What you are asked to do: Retype the entries in full, exactly.

Source records:
————————

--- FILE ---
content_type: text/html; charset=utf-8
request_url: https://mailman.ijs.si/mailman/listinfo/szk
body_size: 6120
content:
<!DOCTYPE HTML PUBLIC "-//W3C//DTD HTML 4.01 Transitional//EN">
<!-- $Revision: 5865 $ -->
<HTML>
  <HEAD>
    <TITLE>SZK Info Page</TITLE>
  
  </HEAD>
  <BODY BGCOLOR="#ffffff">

————————

Output of the exercise:
--- FILE ---
content_type: text/html; charset=utf-8
request_url: https://mailman.ijs.si/mailman/listinfo/szk
body_size: 6120
content:
<!DOCTYPE HTML PUBLIC "-//W3C//DTD HTML 4.01 Transitional//EN">
<!-- $Revision: 5865 $ -->
<HTML>
  <HEAD>
    <TITLE>SZK Info Page</TITLE>
  
  </HEAD>
  <BODY BGCOLOR="#ffffff">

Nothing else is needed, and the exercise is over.